Autre signe des temps dont la gravité saute aux yeux: parmi les nouveautés qui ont soulevé le plus d'étonnement, de moquerie et de protestations, il faut citer les clubs de femmes. Ils sont nombreux et florissants à Londres et aux États-Unis. Paris a le sien, fondé, rue Duperré, par MMmes de Marsy. «C'est parfait, dira-t-on. Monsieur au cercle, Madame au club, les domestiques au foyer pour garder les enfants: telle sera l'intimité familiale de l'avenir.»
Il est incontestable que ces séparations de corps intermittentes ne semblent point faites pour resserrer le lien conjugal.
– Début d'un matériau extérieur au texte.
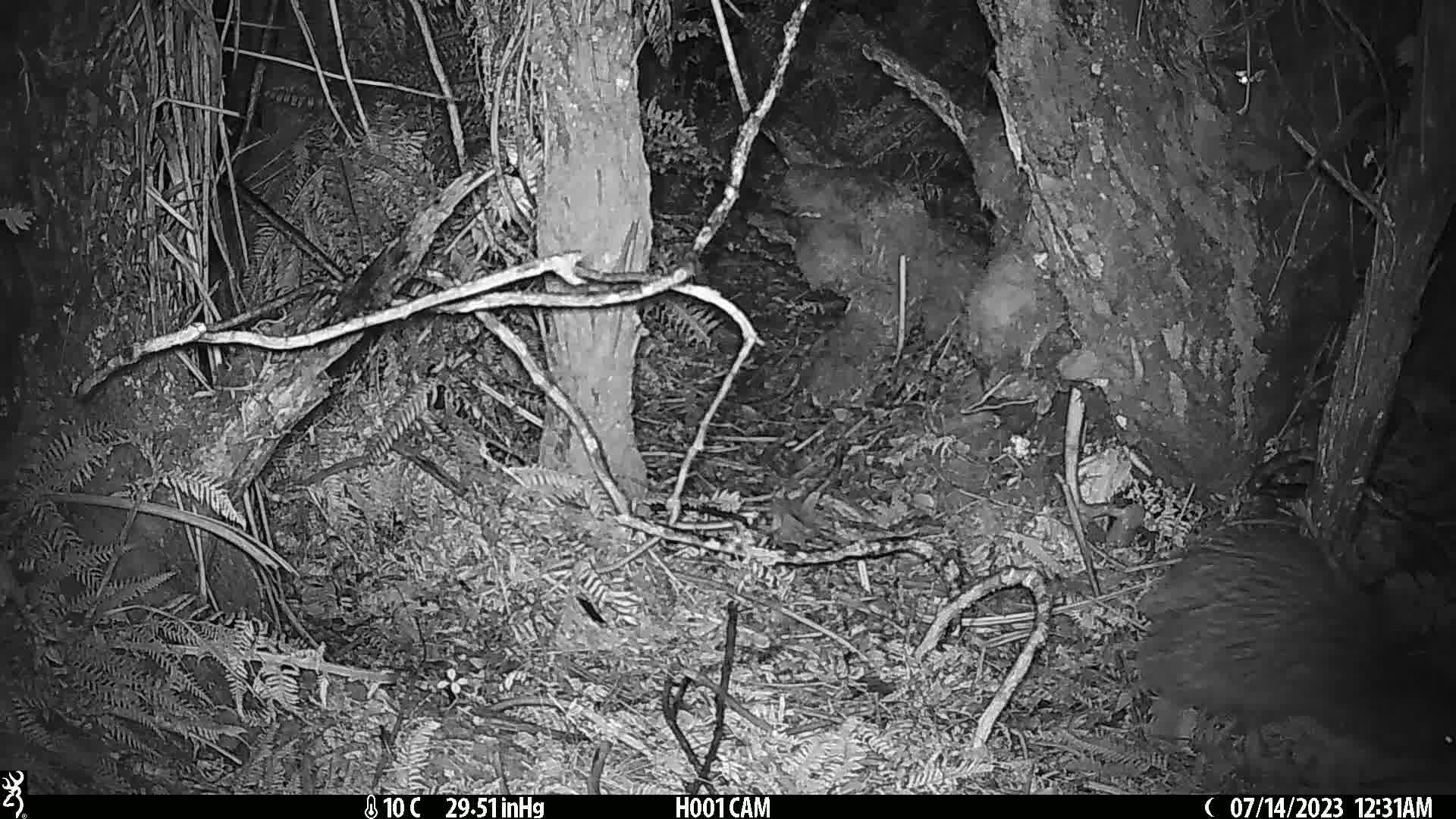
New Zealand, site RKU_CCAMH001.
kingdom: Animalia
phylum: Chordata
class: Aves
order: Apterygiformes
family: Apterygidae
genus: Apteryx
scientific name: Apteryx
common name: kiwi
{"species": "kiwi (Apteryx)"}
Et que de mauvaises habitudes une femme risque de prendre dans la fréquentation quotidienne des cercles plus ou moins littéraires? Que d'excentricités cette vie mêlée favorise: cigarette, billard, apéritif et autres affectations masculines de distinction douteuse? Si, au contraire, nous l'imaginons studieux et austère, le club nous fait songer, malgré nous, à une réunion de bas-bleus à lorgnons, les yeux rougis et lassés dans les lectures tardives, la tête congestionnée de science et de littérature, sans tournure, sans grâce, sans élégance, sortes d'êtres hybrides qui ont cessé d'être femmes sans être devenus des hommes.
Il paraît cependant, d'après les relations les plus dignes de foi, que ces clubs de femmes fonctionnent aux États-Unis le plus correctement du monde, qu'ils respirent toute la «respectabilité» anglo-saxonne, et qu'après les soucis et les tracas d'une journée d'affaires, c'est une joie pour le mari de dîner en tête-à-tête avec une femme qui a «écrémé» pour lui les journaux et les revues, feuilleté les livres à la mode et recueilli les nouvelles du jour. C'est ce qu'une femme distinguée appelle le «reportage conjugal 129».
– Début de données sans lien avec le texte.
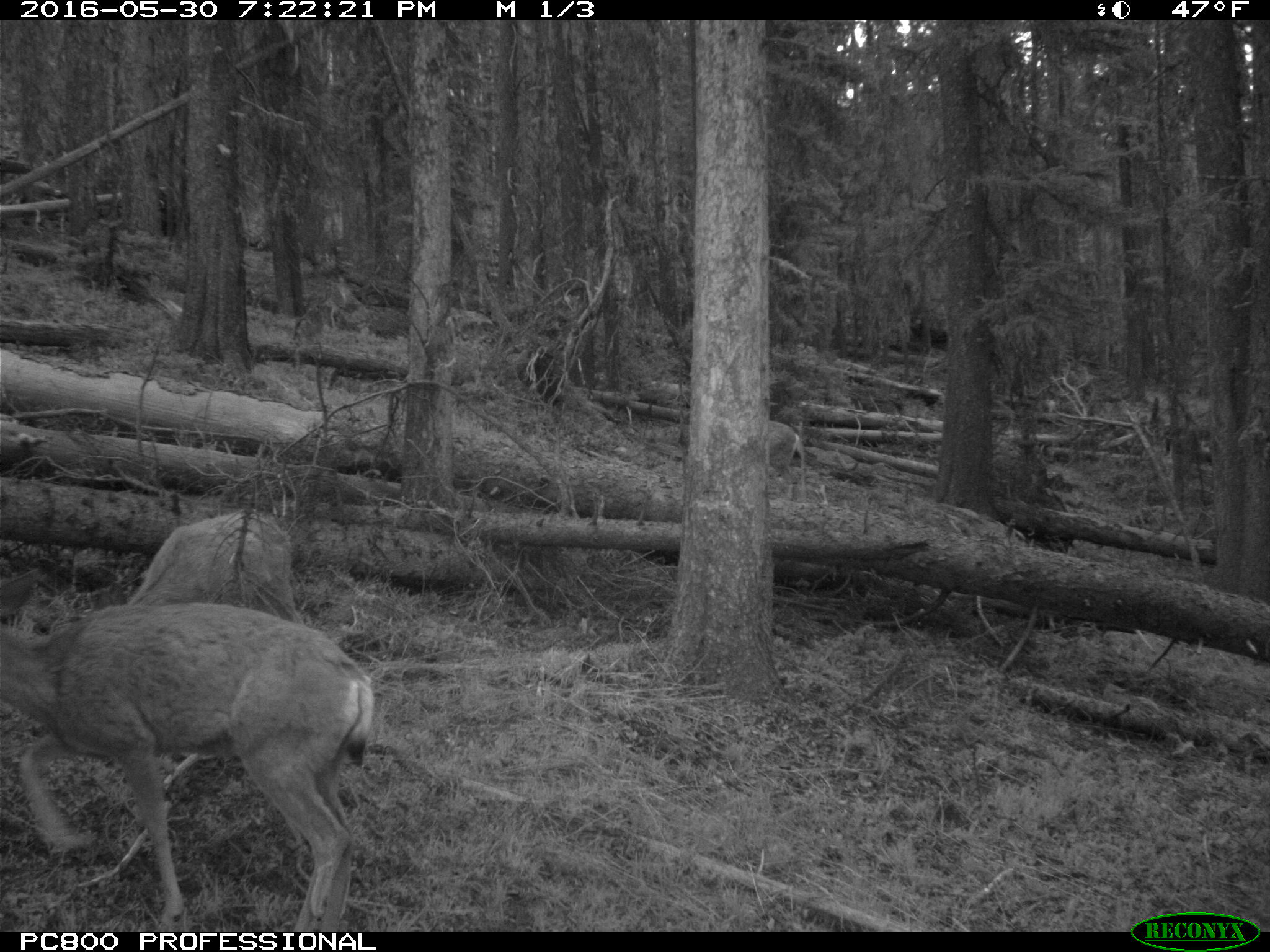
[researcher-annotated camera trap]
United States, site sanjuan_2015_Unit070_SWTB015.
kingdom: Animalia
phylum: Chordata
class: Mammalia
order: Artiodactyla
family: Cervidae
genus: Odocoileus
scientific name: Odocoileus hemionus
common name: mule deer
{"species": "Odocoileus hemionus (mule deer)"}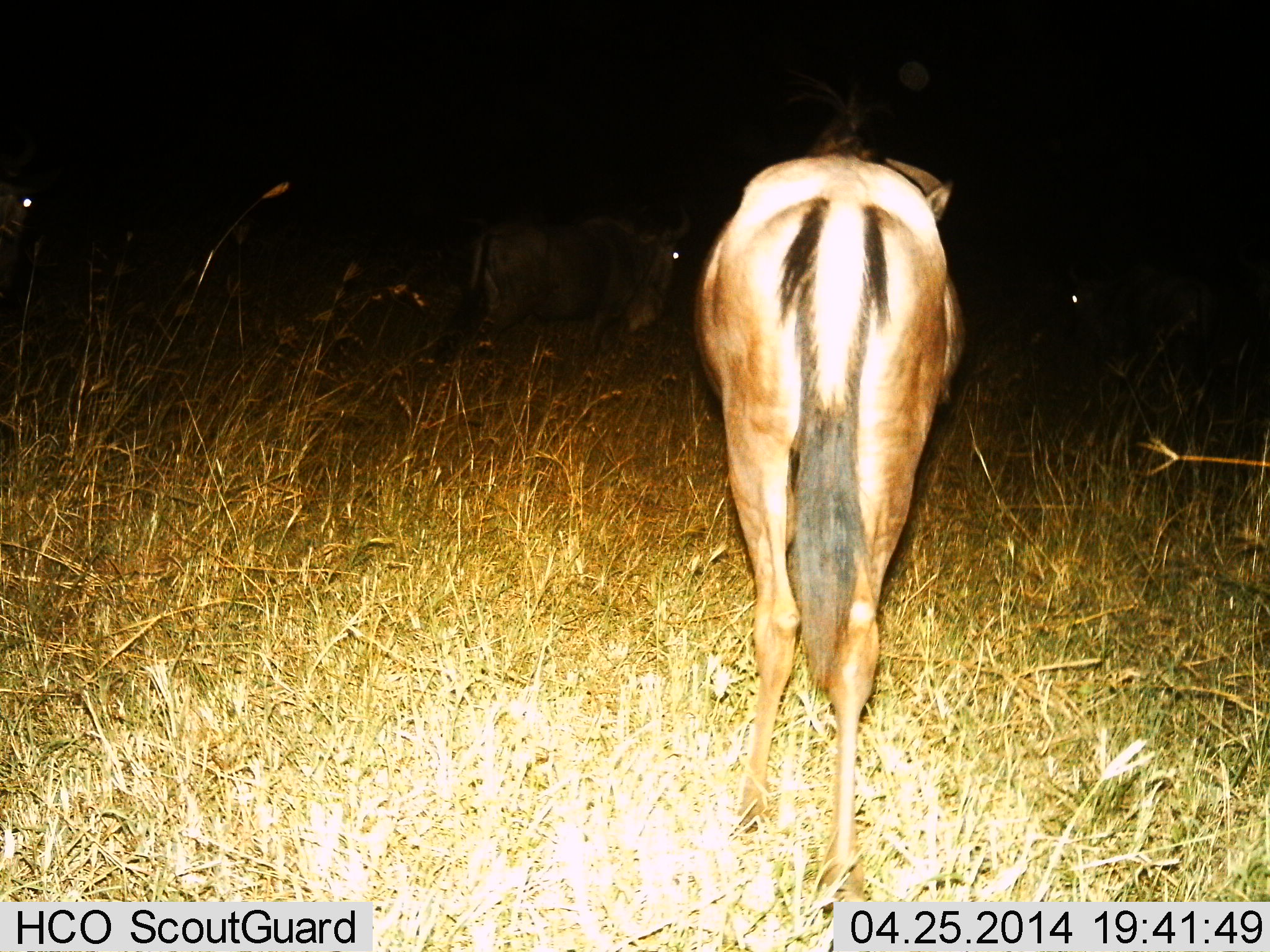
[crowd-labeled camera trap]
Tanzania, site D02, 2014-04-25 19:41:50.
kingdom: Animalia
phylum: Chordata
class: Mammalia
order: Artiodactyla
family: Bovidae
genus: Connochaetes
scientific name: Connochaetes taurinus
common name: blue wildebeest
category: wildebeest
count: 4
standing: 90%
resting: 0%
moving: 10%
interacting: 0%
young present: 0%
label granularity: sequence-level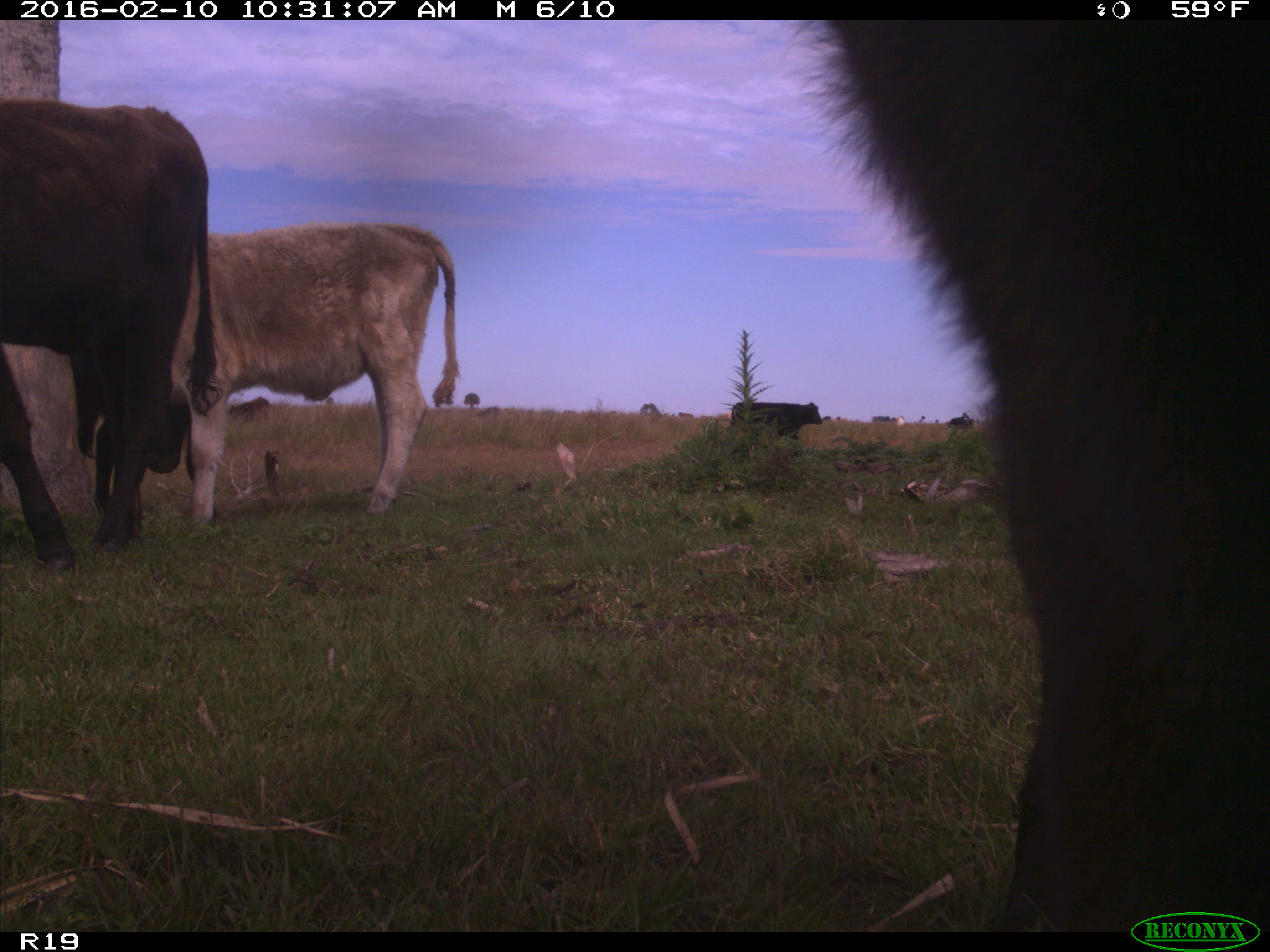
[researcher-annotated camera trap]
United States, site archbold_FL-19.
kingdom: Animalia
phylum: Chordata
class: Mammalia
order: Artiodactyla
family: Bovidae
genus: Bos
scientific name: Bos taurus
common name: domestic cow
Il y a un revers, hélas! à cette jolie médaille. Ce que la «femme nouvelle» recherche et adore dans le club, c'est un salon sans hommes, une société sans mâles, une assemblée sans maîtres. Et cette innovation est la marque d'un individualisme regrettable et le prélude d'une division fâcheuse. Elle obéissait à cet égoïsme séparatiste, cette Américaine qui déclarait à M. Paul Bourget d'un ton décisif: «Nous tenons à briller pour notre propre compte!»
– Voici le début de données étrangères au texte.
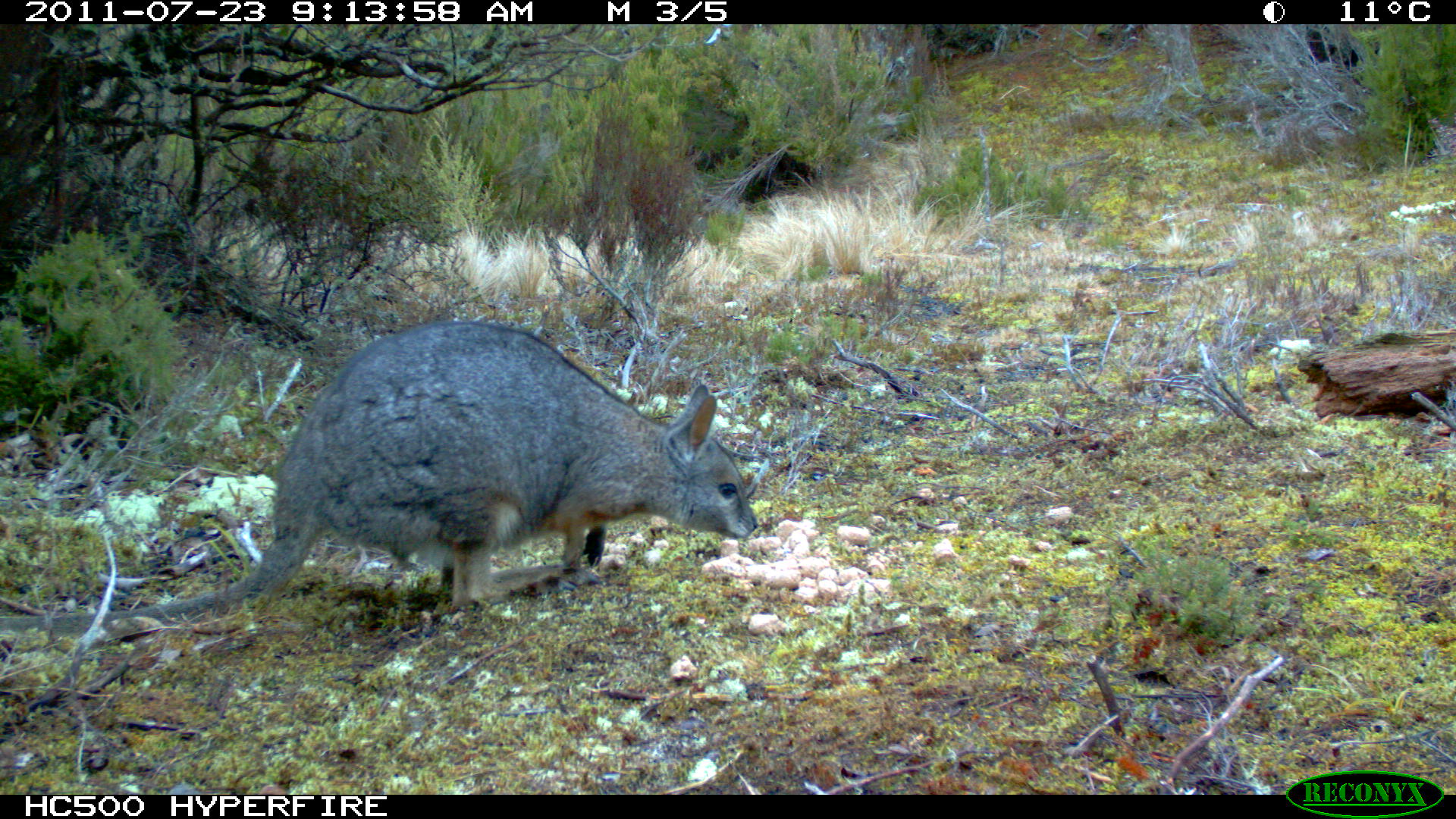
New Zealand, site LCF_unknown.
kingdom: Animalia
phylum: Chordata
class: Mammalia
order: Diprotodontia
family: Macropodidae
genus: Notamacropus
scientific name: Notamacropus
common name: wallaby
Comme si nos «maîtresses de maison» ne régnaient point dans leur salon! A écarter les hommes de leurs réunions, ces dames pourront apprendre à discourir, à pérorer, même à plaider les plus mauvaises causes; en revanche, elles perdront vite l'habitude de causer. Et pourtant, chez nous, la conversation, qui, hélas! languit et se meurt, est la grâce, souveraine des femmes d'esprit. Encore faut-il que les hommes soient admis à leur donner la réplique. Il en va de la causerie, qui est la lumière des salons, comme de l'électricité qui, pour jaillir en éclair, suppose le choc de deux courants contraires. Entre femmes seules, la conversation devient aisément vide ou banale. Qu'un homme intelligent s'y mêle, et elle s'avive, se relève, s'échauffe. J'en appelle à l'expérience des dames.
Faut-il rappeler que le flirt lui-même, malgré sa provenance américaine, et ses libres allures, ne trouve point grâce devant le féminisme intransigeant? On ne voit plus là qu'un amusement d'enfant, qui ne saurait convenir à des femmes versées dans les hautes études et rompues aux grandes discussions. Comment de graves personnes, qui rêvent de chimie ou de sanscrit, pourraient-elles s'intéresser à ces escarmouches spirituelles, à cette bataille de fleurs, à ce duel de salon entre gens d'esprit, où le malicieux amour dirige l'attaque et la riposte, les coups de langue et les coups d'éventail?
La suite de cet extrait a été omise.